My mind was cluttered with self-doubt and fear. Mostly the fear that I may never live my best life—a life that is true to who I am and fulfills my goals and values.
It’s been a year since I began leading a minimalist lifestyle and I have slowly stripped away this fear. Minimalism has inspired me to eliminate excess noise and embrace my vulnerabilities.
I began this journey by removing all physical clutter, including material items that weren’t bringing me joy. I immediately felt calmer, I felt a new sense of space, and I gained time back. I then tackled digital clutter, much of which was coming from my smartphone. I removed apps that weren’t advancing my life and I turned off notifications that were fragmenting my focus. I’ve since developed a clearer understanding of my innate identity and a deeply focused frame of mind, which describes what a minimalist mindset means to me.

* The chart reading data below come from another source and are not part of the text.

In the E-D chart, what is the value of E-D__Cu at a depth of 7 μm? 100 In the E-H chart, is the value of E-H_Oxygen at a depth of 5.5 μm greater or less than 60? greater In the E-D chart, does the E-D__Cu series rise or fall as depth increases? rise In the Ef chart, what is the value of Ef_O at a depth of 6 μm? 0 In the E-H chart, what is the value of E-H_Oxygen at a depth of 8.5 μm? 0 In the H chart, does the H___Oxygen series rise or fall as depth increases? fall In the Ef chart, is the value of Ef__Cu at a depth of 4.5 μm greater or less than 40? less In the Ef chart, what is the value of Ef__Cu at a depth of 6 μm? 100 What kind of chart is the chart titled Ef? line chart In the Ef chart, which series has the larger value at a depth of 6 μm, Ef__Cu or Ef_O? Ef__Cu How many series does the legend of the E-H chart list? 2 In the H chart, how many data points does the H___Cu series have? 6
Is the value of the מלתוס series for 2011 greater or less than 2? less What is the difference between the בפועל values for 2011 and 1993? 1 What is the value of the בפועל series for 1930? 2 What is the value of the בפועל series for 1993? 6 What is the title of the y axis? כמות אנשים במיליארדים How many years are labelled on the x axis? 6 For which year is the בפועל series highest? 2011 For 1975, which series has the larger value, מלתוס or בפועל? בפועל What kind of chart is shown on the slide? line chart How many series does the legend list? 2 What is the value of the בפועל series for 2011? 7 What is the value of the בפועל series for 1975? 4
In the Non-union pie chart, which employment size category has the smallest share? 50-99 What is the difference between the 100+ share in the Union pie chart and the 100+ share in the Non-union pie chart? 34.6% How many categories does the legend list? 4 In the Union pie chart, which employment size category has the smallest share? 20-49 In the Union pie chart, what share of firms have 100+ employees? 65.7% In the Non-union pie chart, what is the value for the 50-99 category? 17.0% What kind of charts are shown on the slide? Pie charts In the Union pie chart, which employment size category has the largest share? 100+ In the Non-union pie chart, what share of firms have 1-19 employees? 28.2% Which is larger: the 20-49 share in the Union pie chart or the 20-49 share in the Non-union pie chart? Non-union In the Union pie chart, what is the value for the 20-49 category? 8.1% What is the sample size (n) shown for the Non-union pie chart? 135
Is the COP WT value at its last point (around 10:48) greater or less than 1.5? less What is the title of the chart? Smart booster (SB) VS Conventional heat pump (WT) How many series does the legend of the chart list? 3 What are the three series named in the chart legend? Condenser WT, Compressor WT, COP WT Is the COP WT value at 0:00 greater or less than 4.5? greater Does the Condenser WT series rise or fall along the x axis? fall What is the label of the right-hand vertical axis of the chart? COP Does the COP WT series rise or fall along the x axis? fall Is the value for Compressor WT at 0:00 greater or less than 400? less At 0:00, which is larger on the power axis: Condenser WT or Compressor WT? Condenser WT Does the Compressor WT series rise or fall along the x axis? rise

This lifestyle inspired me to take a step back, review my goals and values, rework unconstructive habits, design new ones, and live each day with greater purpose.
I no longer feel the need to react to life’s distractions or temptations that can set me off track. I am more intentional with my time, I have the attention to produce deep work, and I embrace the joy of missing out.
Today, I see fear as a compass and I dance with it. I am more in control of my every day and I’m proactively taking action to reach my dreams.
I am on the path to developing my best life and inspiring others to do the same.
Subtractive Creation seems to be an appropriate metaphor for the rest of life as well: there will always be life’s excess, always more, always too many inputs bombarding us from every direction—but instead of abhorrent multitasking, instead of trying to get things done, we can make life more beautiful via subtraction and have exponential success.